Extrait:
Belzaran : Un projet avec Alex plus âgé ?
Philippe Saidj : Possible. Je ne suis pas encore sûr. Je ne sais pas combien de temps je vais passer encore sur Alex. L’Alex qui m’intéressait était l’Alex adolescent, jeune adulte. Je n’ai pas encore trop d’idées, mais évoquer un Alex blasé, entre trente et quarante ans, qui a pris de la bouteille, un peu moins impulsif et immature, ça peut être sympa. J’ai un projet embryonnaire, d’écriture à quatre mains, où serait impliqué Alex. Je ne peux pas en dire plus, car c’est trop prématuré. On commence. Il y a des scènes d’écrites.

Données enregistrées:
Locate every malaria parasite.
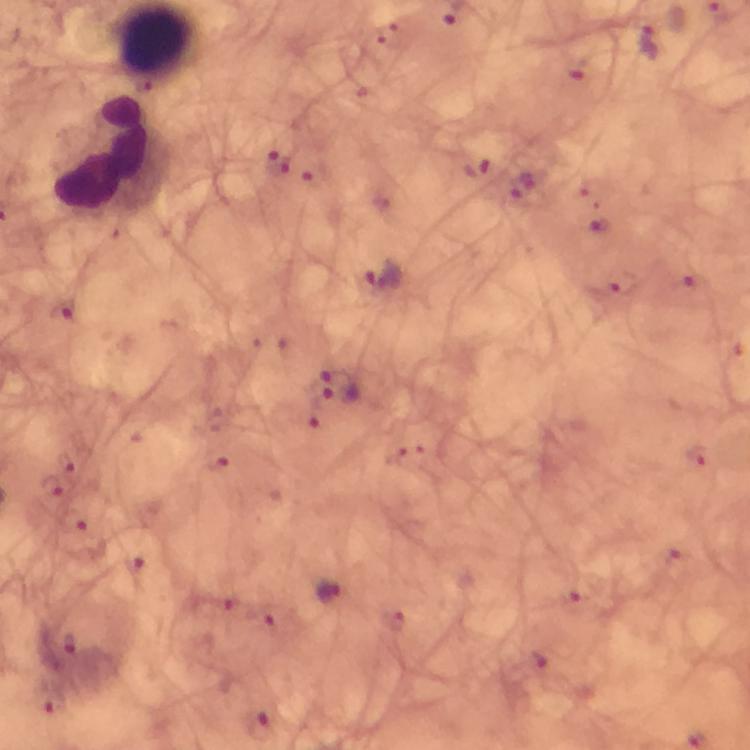

Approximate centers as {x, y} in pixels.
Malaria parasites: {648, 41}, {276, 164}, {385, 275}, {62, 309}, {333, 372}, {341, 393}, {328, 592}, {70, 644}.

Summary:
  - Leukocyte locations: {110, 155}
  - Image size: 750×750 pixels
  - Cropped from: a single field of view
  - Stain: Giemsa
  - Preparation: thick blood smear
  - Magnification: 100x
  - Capture: smartphone mounted on the microscope
  - Context: from a diagnostic examination for malaria
  - Immersion oil: appliedState which cell type is depicted.
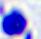

A leukocyte.

modality: micrograph
magnification: 400xReport the malaria status of this cell.
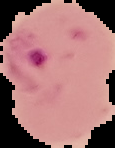
It is parasitized.

The area outside the segmented cell region is set to black. From a thin blood film. Image is 115×148 pixels.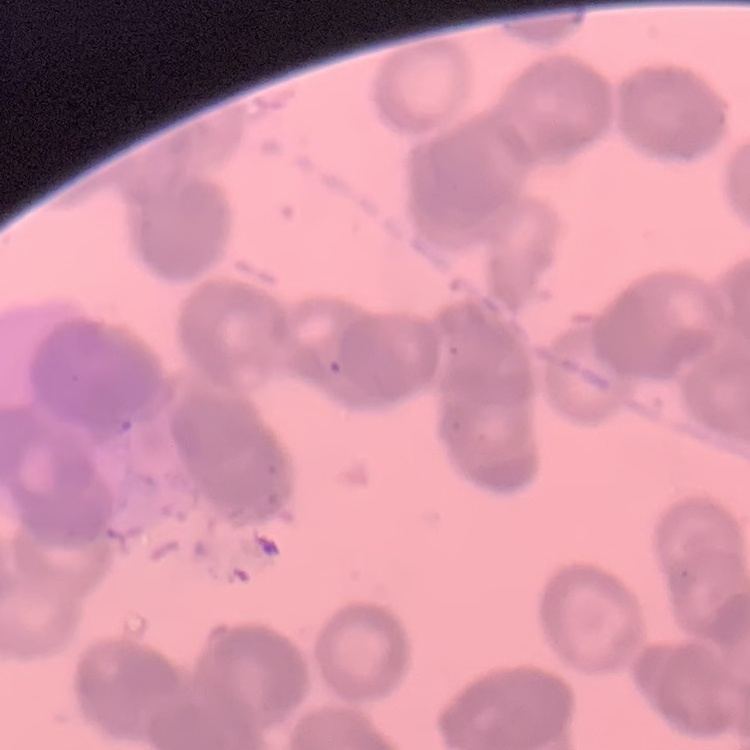

erythrocyte_morphology: rouleaux formation
preparation: thin blood smear
image_type: one tile cut from a larger photomicrograph
stain: Field's or Giemsa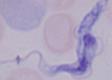

modality: photomicrograph
identification: trypanosome
magnification: 1000x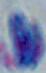
{
  "modality": "photomicrograph",
  "identification": "Toxoplasma gondii",
  "magnification": "1000x"
}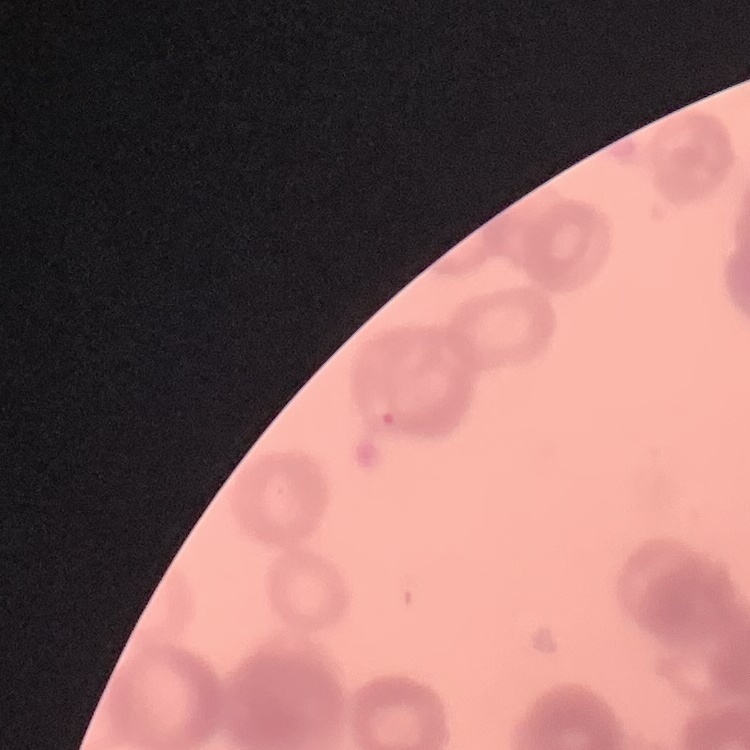
red blood cell morphology = rouleaux formation
stain = Field's or Giemsa
preparation = thin peripheral smear
image type = square crop of a larger photomicrograph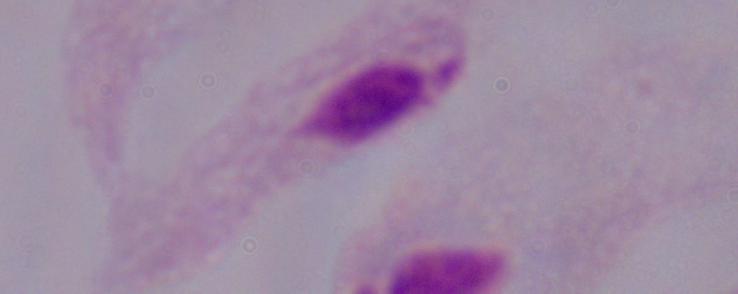

Summary:
  - Magnification: 1000x
  - Modality: micrograph
  - Identification: trichomonad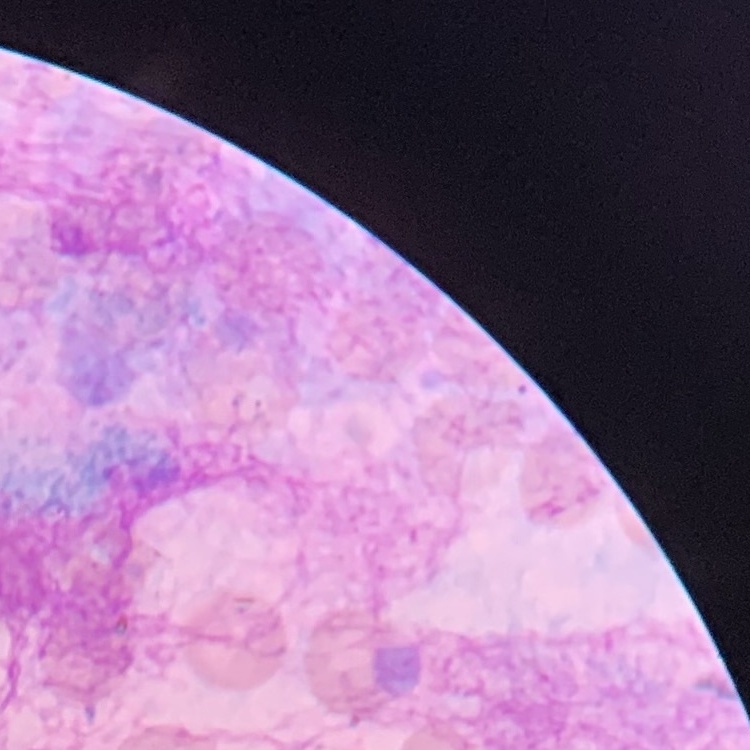

erythrocyte_morphology: no rouleaux formation
preparation: thin peripheral smear
stain: Field's or Giemsa
image_type: one tile cut from a larger photomicrograph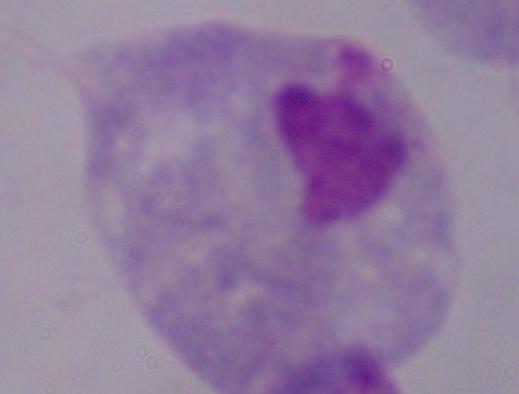
identification = trichomonad
magnification = 1000x
modality = photomicrographIdentify the parasite.
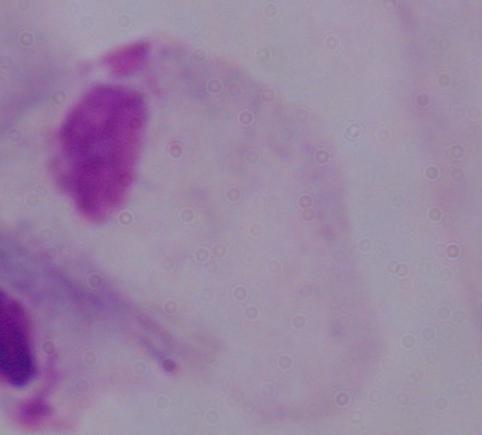
A trichomonad.

1000x magnification. Micrograph.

Consignes:
[a] Restituez sans rien changer le passage de l'extrait qui commence par « Belzaran : Un » et se termine par « des scènes d’écrites. ».
[b] Relevez tous les noms propres présents dans l'extrait.
Ces données ne servent à rien ici.

Corrigé:
[a]
Belzaran : Un projet avec Alex plus âgé ?
Philippe Saidj : Possible. Je ne suis pas encore sûr. Je ne sais pas combien de temps je vais passer encore sur Alex. L’Alex qui m’intéressait était l’Alex adolescent, jeune adulte. Je n’ai pas encore trop d’idées, mais évoquer un Alex blasé, entre trente et quarante ans, qui a pris de la bouteille, un peu moins impulsif et immature, ça peut être sympa. J’ai un projet embryonnaire, d’écriture à quatre mains, où serait impliqué Alex. Je ne peux pas en dire plus, car c’est trop prématuré. On commence. Il y a des scènes d’écrites.

[b] Belzaran, Philippe Saidj, Alex